Creates shapes referred to as drawing objects. Drawing objects are separate graphic objects that do not automatically merge together when overlaid. This lets you overlap shapes without altering their appearance if you move them apart, or rearrange their appearance. Animate creates each shape as a separate object that you can individually manipulate.

When a drawing tool is in Object Drawing mode, the shapes you create with it are self-contained. The stroke and fill of a shape are not separate elements, and shapes that overlap do not alter one another. When you select a shape created using Object Drawing mode, Animate surrounds the shape with a rectangular bounding box to identify it.

 Set preferences for contact sensitivity when selecting shapes created using the Object Drawing mode.

Shapes created with the Object Drawing mode remain separate objects that you can manipulate individually.

Enter Object Drawing mode

To draw shapes using Object Drawing mode, you must explicitly enable it.

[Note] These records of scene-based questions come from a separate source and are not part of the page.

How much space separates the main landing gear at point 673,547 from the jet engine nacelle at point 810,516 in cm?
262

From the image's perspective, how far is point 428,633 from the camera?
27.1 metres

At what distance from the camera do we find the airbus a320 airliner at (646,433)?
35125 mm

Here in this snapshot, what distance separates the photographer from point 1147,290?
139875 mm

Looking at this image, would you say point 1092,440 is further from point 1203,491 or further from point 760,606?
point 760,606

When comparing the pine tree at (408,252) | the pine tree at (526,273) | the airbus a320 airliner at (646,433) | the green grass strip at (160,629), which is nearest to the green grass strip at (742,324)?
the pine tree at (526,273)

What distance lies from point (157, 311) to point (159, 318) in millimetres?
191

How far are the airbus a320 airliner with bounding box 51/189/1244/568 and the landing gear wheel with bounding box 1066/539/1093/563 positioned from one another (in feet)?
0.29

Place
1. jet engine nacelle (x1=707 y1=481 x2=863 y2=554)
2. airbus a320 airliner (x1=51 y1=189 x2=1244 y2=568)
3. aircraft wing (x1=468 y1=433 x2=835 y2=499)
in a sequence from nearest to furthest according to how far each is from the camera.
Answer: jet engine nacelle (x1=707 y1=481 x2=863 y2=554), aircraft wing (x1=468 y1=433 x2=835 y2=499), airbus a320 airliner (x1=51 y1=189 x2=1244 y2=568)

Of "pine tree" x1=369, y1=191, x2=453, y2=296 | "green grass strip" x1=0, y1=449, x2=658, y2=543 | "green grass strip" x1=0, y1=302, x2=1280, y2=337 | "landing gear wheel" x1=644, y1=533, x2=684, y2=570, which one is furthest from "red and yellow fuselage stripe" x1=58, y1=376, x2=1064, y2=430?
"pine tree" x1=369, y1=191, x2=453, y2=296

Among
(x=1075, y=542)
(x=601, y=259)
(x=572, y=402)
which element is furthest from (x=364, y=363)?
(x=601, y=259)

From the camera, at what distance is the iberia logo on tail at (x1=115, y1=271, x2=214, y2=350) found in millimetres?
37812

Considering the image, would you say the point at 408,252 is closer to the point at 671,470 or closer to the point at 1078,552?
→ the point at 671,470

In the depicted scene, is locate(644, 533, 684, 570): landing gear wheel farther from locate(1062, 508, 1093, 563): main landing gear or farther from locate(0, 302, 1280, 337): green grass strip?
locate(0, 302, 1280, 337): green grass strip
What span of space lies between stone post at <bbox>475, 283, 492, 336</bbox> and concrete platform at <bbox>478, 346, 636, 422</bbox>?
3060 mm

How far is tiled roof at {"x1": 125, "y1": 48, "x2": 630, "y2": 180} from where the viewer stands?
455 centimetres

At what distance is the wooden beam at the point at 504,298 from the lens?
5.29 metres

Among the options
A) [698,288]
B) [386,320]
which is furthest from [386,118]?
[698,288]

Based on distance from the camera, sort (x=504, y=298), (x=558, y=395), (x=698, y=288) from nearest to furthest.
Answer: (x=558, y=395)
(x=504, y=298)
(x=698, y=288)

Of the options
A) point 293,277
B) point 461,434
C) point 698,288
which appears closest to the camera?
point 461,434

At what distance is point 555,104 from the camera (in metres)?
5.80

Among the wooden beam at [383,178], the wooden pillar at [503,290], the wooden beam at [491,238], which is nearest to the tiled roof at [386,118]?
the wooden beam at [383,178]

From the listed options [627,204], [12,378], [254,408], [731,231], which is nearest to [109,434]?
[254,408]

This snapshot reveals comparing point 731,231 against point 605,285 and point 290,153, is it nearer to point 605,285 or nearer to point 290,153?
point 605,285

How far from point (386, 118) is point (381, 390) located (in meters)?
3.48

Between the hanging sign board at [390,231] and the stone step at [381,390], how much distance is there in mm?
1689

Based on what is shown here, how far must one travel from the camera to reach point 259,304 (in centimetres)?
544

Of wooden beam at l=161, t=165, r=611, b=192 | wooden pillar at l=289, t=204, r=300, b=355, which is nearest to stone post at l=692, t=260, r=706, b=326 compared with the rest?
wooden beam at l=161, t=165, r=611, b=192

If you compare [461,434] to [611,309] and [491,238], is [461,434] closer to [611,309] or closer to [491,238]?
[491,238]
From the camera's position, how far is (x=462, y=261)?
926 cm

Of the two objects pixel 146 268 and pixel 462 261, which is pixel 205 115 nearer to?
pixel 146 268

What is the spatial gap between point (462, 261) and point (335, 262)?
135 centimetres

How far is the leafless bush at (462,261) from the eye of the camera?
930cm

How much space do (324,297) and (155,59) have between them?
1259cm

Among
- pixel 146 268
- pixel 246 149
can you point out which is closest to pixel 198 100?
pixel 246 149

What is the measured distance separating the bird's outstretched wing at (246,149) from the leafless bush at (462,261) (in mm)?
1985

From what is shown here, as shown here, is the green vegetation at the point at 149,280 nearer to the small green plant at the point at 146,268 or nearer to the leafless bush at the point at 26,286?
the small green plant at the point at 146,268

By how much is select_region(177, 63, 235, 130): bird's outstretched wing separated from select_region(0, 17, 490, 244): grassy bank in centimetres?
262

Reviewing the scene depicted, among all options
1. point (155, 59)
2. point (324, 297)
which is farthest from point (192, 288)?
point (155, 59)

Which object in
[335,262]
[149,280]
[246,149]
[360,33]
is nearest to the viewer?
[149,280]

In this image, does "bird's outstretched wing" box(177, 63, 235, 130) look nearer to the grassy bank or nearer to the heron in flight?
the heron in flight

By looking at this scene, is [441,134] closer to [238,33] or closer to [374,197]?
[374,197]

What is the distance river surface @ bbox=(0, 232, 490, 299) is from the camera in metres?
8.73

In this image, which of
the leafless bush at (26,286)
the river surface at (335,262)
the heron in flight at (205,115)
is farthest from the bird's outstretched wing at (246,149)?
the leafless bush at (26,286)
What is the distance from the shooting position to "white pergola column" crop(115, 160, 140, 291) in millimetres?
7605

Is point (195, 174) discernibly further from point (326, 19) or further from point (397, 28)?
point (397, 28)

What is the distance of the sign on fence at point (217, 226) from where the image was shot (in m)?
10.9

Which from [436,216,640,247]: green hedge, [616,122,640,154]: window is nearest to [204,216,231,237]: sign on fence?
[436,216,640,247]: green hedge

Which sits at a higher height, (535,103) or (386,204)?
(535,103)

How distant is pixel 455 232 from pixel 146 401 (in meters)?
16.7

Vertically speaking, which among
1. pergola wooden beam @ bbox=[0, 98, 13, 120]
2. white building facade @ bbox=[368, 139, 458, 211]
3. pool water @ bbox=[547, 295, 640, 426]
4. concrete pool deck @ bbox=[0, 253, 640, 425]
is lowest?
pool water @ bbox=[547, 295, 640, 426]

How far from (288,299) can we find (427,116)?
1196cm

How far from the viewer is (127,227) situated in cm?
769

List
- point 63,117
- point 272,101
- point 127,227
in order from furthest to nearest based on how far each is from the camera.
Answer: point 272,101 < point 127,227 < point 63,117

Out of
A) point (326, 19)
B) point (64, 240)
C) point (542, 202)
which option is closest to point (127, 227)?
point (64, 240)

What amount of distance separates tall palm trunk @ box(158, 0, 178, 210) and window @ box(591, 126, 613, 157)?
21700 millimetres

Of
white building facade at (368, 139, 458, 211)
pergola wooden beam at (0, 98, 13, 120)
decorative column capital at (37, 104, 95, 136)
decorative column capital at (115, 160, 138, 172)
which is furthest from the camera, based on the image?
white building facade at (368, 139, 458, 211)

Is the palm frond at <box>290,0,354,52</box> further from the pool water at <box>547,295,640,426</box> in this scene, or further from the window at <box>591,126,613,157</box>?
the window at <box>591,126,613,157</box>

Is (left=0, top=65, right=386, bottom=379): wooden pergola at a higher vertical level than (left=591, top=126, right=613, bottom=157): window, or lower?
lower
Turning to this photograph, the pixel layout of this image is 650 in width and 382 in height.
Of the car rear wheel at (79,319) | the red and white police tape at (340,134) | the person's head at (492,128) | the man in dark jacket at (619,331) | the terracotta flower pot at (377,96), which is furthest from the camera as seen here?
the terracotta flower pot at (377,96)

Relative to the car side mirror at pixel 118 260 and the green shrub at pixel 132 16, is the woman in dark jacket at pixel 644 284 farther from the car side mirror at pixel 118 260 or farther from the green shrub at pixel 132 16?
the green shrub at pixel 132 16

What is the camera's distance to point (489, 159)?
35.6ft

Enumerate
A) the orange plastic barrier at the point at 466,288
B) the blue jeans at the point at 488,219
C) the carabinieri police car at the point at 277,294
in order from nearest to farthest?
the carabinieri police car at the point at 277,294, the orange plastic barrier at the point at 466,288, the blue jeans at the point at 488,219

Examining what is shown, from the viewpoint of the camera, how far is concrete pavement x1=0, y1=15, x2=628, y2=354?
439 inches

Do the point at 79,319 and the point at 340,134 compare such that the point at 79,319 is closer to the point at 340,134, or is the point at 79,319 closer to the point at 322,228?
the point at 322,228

  1. Select a drawing tool that supports Object Drawing mode (the Pencil, Line, Pen, Brush, Oval, Rectangle, and Polygon tools).

  2. Select the Object Drawing button  from the Options category of the Tools panel, or press the J key to toggle between the Merge and Object Drawing modes. The Object Drawing button toggles between the Merge and Object Drawing modes. You can set preferences for contact sensitivity when you select shapes created with Object Drawing mode.

  3. Draw on the Stage.

Convert a Merge Drawing mode created shape to an Object Drawing mode shape

  1. Select the shape on the Stage.

  2. To convert the shape into an Object Drawing mode shape, select Modify > Combine Objects > Union. After conversion, the shape is treated like a vector-based drawing object that does not alter its appearance by interacting with other shapes.

 To join two or more shapes into a single, object-based shape, use the Union command.

Primitive objects

Primitive objects are shapes that let you adjust their characteristics in the Property inspector. You can precisely control the size, corner radius, and other properties of the shape at any time after you have created it without having to draw it from scratch.

Two types of primitives are available, rectangles and ovals.

  1. Select the Rectangle Primitive Tool  or Oval Primitive Tool  from the Tools panel.

  2. Draw on the Stage.

Overlapping shapes

When you draw a line across another line or painted shape in Merge Drawing mode, the overlapping lines are divided into segments at the intersection points. To select, move, and reshape each segment individually, use the Selection tool.

A fill; the fill with a line drawn through it; and the three line segments created by segmentation.

When you paint on top of shapes and lines, the portion underneath is replaced by whatever is on top. Paint of the same color merges together. Paint of different colors remains distinct. To create masks, cutouts, and other negative images, use these features. For example, the following cutout is made by moving the ungrouped kite image onto the green shape, deselecting the kite, and then moving the filled portions of the kite away from the green shape.

Making a cutout with the kite image.

To avoid inadvertently altering shapes and lines by overlapping them, group the shapes or use layers to separate them.